Autism is a spectrum of developmental disorders, with onset in early childhood, affecting social, communicative, and imaginative development. The dramatic increase in the incidence of autism in recent years has created an increased need to find effective treatments. A gut-brain linkage for autism has been proposed, based on gastrointestinal disorders commonly found in autistic subjects. This paper summarizes recent studies on the fecal flora of regressive autism subjects. In 1998, Bolte E., who is the mother of an autistic child, proposed a hypothesis. She had been felt that certain antimicrobial drugs may be a key factor in the adverse modification of the intestinal bacterial flora, adversely, preferentially favoring the potentially harmful bacteria that are normally suppressed by an intact normal intestinal microbiota. In particular, she nominated the neurotoxin producing
Clostridium tetani as a candidate autism-associated bacterium. To establish this hypothesis, Finegold S. M. and his research group carried out a series of studies on the fecal flora of autism subjects by using good use of both culture dependent and independent methods. They initially proposed that anaerobic spore-formers (Order
Clostridiales including
C. tetani and
Clostridium bolteae) might be involved in regressive autism. More recently they have proposed
Desulfovibrio, which is resistant to several antibiotics often used in childhood, as a novel autism-associated bacteria.

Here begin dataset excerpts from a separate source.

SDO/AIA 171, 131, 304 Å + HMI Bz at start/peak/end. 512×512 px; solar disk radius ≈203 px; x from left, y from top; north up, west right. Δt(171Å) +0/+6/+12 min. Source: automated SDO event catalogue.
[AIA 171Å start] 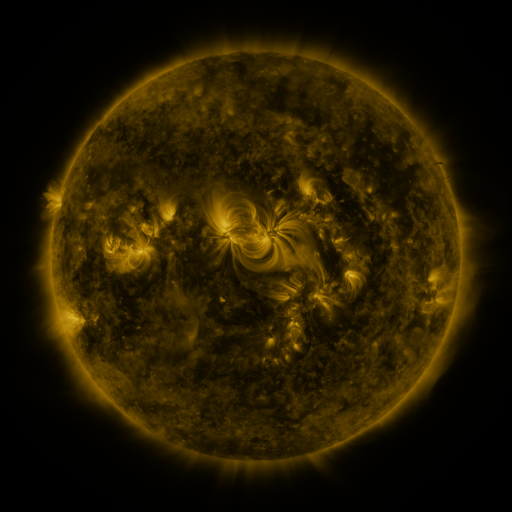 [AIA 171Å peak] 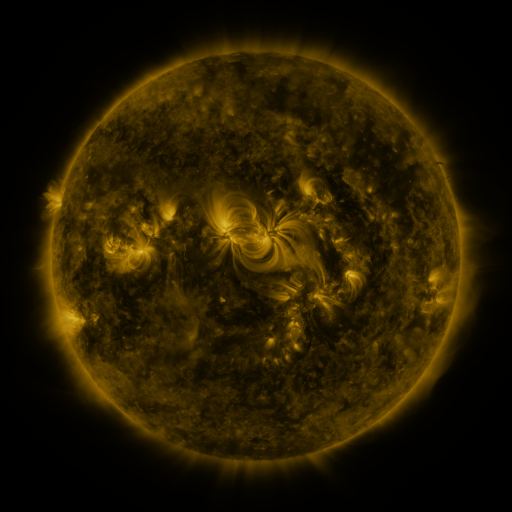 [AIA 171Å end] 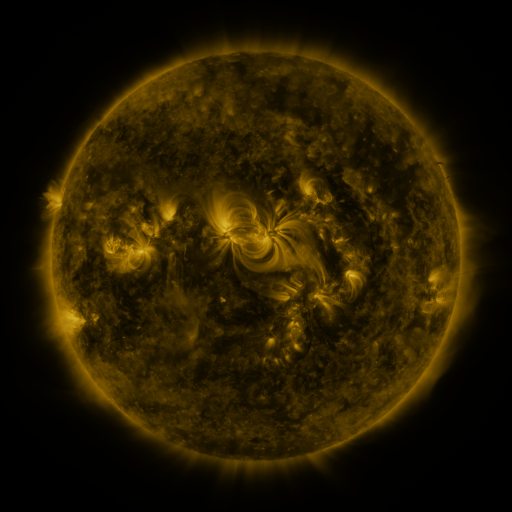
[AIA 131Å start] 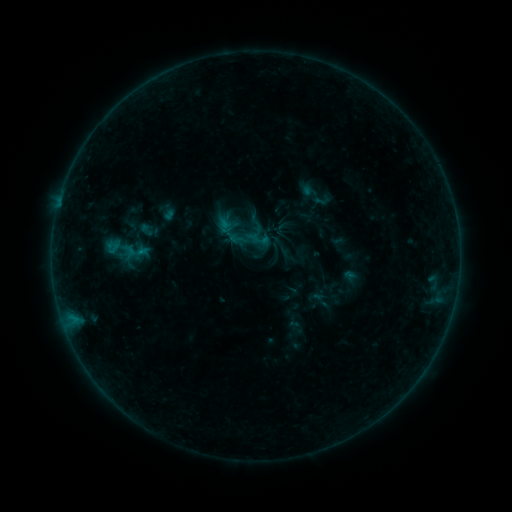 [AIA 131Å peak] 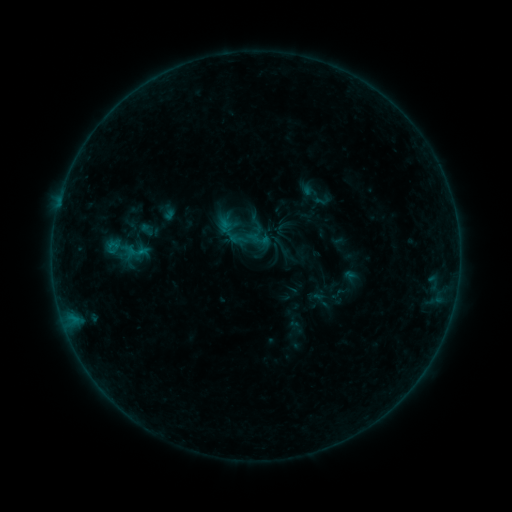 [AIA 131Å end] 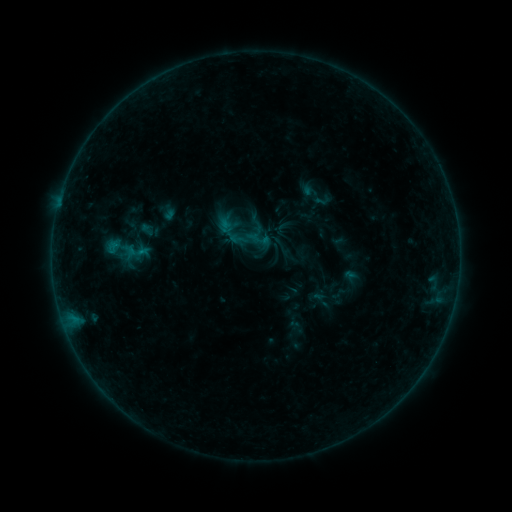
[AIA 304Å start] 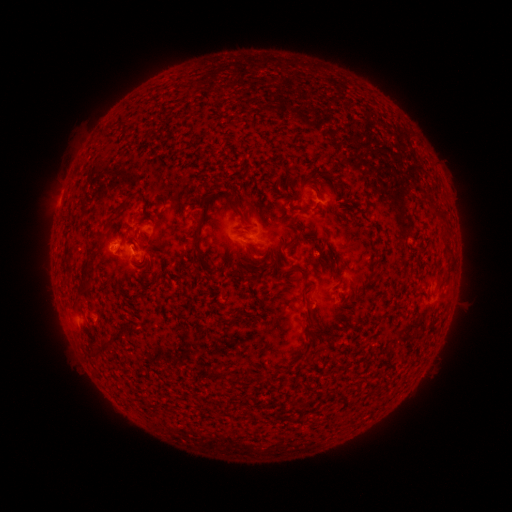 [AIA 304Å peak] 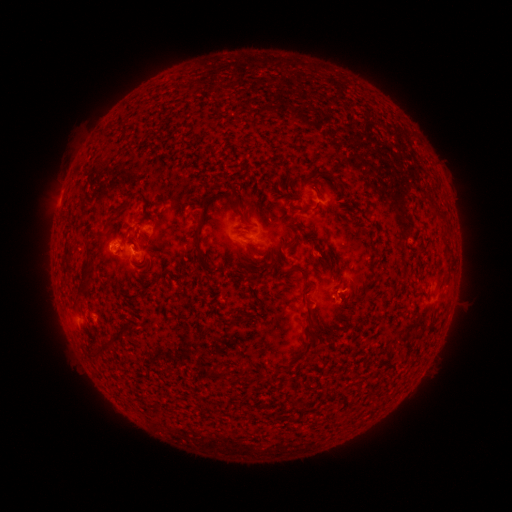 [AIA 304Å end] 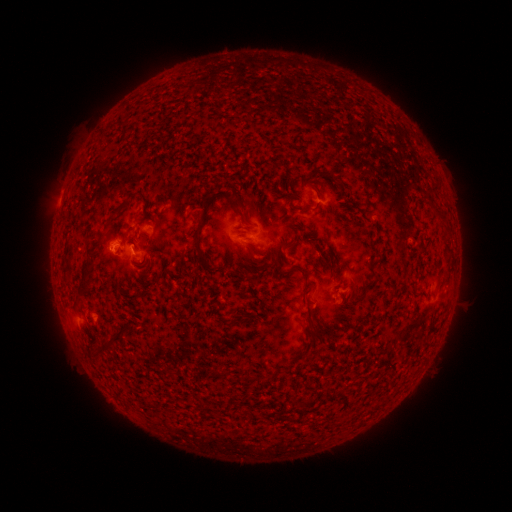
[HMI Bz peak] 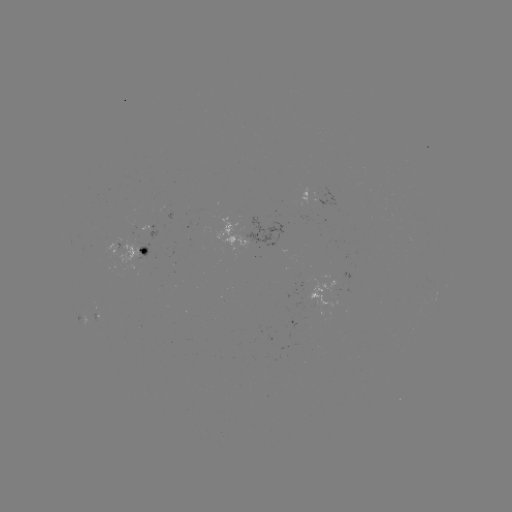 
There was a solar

Desulfovibrio have a special characteristics which account for much of the pathophysiology seen in autism. More recently, from another viewpoint, Williams B. L. and his research group have reported the association of high levels of mucosa-associated
Sutterella species in the gut and gastrointestinal disturbances in autistic subjects. Studies of the fecal and mucosal microbiota of autistic subjects over the last two decades have opened a novel field in the etiology of autism.